马不停蹄地立即倒戈,丝毫不在乎现在沧海院的观念是罂粟院的主要攻击对象,自身院校不要了,身份也不要了,脸也不要了。
她敏锐地立即切换立场,再次大力帮助孔翎的观念传播,成功让学生们上下吵成一团,她盆满钵满。
要不怎么说黑心生意人呢。
至于黎问音......
邢蕊唯利益至上,很难说她真正在这两党争辩中站谁。
但她期待着。
黎问音,又会有什么样的表现。
她好像真的能改变这个时代。
——
舆论中心的黎问音现在的日子其实过得挺清闲。
洗清罪名,复刻小白瓷的工作,得到了地下狱才能开始。
她现在暂住在拷问室里,倒是有些无聊了。
于是她莫名玩起了塔罗牌。
这是周小面包带给她的。
他作为拷问官进来,一把鼻涕一把泪地偷偷给她塞牌,梨花带雨地叮嘱她好好活着哦不要想不开,这是他很喜欢玩的,也给她玩。
黎问音没明白他的脑回路,她想的很开,甚至很开心。
但给都给了,就玩一下吧。
黎问音拿起塔罗牌就开始占卜。
送饭进来的尉迟权,看到的就是蹲着玩牌的黎问音。
“在做什么?”
“又又你来了,”黎问音一脸严肃地昂首,“你看啊,我给你占卜了好几次,你次次都是暴君,我感觉很成问题,来,跟我念,富强民主文明和谐......”
尉迟权:“......”
他放下饭,随口问:“只玩这个不无聊吗?别的呢。

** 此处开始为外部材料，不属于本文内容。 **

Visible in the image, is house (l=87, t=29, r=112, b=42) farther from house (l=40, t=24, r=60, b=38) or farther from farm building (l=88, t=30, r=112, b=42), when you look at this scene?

”
“别的?玩什么,刑具吗?”
黎问音环顾一圈。
紧闭的拷问室大门,周围一圈刑具,冰冷的桌椅,手腕上的锁铐。
以及孤男寡女。
黎问音纠结:“你要来这些吗?这太刺激了吧,我还没准备好......”
尉迟权:“......”
什么跟什么。
看来她是真没事了,又开始胡说八道了。